| Exercise task |
Return the lines of the material verbatim, starting with the line containing "In real-world vertical" and ending with the line containing "4. (x=134, y=34)", both included.

[Excerpts from a spatial reasoning dataset]
+===+

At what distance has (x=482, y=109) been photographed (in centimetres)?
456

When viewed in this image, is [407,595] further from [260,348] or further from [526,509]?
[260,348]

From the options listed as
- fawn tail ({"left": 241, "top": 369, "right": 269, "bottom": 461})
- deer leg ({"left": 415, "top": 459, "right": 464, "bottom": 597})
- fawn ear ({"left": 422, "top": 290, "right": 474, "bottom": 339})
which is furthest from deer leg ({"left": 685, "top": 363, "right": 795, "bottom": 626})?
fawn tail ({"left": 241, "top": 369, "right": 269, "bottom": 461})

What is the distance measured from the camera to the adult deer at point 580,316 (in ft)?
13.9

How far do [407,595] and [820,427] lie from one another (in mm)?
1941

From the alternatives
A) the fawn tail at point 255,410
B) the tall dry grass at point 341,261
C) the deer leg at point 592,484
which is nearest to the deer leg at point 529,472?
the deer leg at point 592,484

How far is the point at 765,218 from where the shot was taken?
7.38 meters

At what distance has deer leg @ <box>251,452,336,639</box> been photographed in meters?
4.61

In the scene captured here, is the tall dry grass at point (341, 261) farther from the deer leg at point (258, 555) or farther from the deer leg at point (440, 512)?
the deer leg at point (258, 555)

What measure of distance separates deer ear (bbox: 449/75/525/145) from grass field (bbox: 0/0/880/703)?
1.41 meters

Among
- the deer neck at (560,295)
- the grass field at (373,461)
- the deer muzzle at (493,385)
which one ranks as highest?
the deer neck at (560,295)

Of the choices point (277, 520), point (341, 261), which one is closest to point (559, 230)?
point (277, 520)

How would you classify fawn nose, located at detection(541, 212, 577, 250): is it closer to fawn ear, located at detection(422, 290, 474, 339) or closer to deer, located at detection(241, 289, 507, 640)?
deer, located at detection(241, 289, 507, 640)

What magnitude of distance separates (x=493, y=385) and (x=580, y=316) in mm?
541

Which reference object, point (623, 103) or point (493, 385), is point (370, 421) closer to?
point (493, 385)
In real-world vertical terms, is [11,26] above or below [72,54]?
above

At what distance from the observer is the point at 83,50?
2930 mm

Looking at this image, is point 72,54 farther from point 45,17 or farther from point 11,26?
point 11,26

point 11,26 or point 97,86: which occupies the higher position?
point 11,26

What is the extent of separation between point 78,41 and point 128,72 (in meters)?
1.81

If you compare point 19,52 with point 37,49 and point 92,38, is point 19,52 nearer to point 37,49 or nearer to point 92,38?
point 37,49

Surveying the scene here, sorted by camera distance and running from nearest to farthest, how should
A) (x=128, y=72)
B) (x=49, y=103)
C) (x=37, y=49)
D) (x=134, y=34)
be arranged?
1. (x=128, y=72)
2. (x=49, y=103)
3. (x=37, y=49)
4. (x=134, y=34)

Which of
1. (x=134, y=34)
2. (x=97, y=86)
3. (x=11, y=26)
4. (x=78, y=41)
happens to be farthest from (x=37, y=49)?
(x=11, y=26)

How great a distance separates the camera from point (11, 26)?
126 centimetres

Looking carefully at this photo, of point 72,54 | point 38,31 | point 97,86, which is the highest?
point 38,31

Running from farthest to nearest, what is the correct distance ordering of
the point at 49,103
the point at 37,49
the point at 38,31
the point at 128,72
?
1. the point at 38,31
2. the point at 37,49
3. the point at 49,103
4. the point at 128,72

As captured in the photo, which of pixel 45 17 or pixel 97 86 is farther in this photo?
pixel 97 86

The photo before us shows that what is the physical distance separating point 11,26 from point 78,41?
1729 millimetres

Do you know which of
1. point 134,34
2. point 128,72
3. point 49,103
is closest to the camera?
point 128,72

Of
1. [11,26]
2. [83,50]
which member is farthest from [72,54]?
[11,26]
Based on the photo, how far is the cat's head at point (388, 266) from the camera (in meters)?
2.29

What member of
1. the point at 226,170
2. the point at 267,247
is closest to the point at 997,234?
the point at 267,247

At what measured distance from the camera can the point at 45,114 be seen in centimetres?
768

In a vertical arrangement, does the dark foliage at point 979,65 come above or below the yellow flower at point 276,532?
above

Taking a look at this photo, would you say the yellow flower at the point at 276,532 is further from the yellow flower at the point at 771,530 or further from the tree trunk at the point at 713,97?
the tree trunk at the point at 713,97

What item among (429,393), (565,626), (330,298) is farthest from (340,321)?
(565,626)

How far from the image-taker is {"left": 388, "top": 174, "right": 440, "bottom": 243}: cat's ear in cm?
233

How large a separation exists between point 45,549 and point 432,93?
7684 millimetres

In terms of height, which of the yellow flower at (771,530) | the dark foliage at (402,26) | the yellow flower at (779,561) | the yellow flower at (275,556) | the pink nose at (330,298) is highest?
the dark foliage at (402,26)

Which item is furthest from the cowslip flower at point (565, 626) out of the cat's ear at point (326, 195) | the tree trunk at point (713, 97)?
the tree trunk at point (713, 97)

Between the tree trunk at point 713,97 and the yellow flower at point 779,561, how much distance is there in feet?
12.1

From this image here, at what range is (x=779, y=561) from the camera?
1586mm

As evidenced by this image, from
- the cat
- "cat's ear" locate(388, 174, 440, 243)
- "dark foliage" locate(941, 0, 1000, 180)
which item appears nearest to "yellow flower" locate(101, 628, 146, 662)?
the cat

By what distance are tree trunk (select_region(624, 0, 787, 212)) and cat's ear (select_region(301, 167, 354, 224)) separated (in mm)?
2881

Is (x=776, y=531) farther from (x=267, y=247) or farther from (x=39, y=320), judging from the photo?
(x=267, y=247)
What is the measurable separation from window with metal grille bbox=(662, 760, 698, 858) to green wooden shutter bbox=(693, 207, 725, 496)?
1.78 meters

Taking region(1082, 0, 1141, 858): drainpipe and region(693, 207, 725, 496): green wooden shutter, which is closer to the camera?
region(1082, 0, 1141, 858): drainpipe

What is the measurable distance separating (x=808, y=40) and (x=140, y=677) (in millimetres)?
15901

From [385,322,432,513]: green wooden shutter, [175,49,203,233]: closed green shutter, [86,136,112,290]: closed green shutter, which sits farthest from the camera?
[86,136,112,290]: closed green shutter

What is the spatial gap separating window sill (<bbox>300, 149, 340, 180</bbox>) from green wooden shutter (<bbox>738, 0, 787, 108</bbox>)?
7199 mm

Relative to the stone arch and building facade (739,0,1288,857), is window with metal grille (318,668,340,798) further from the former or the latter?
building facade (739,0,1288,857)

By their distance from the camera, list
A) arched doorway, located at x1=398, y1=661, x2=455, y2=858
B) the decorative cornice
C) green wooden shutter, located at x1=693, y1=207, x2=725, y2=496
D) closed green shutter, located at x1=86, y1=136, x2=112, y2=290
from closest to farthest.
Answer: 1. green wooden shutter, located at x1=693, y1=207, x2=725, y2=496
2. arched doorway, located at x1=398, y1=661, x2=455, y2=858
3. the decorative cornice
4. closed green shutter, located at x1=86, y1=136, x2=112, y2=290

+===+

| Exercise result |
In real-world vertical terms, is [11,26] above or below [72,54]?
above

At what distance from the observer is the point at 83,50?
2930 mm

Looking at this image, is point 72,54 farther from point 45,17 or farther from point 11,26?
point 11,26

point 11,26 or point 97,86: which occupies the higher position?
point 11,26

What is the extent of separation between point 78,41 and point 128,72 (in meters)?
1.81

If you compare point 19,52 with point 37,49 and point 92,38, is point 19,52 nearer to point 37,49 or nearer to point 92,38?
point 37,49

Surveying the scene here, sorted by camera distance and running from nearest to farthest, how should
A) (x=128, y=72)
B) (x=49, y=103)
C) (x=37, y=49)
D) (x=134, y=34)
be arranged?
1. (x=128, y=72)
2. (x=49, y=103)
3. (x=37, y=49)
4. (x=134, y=34)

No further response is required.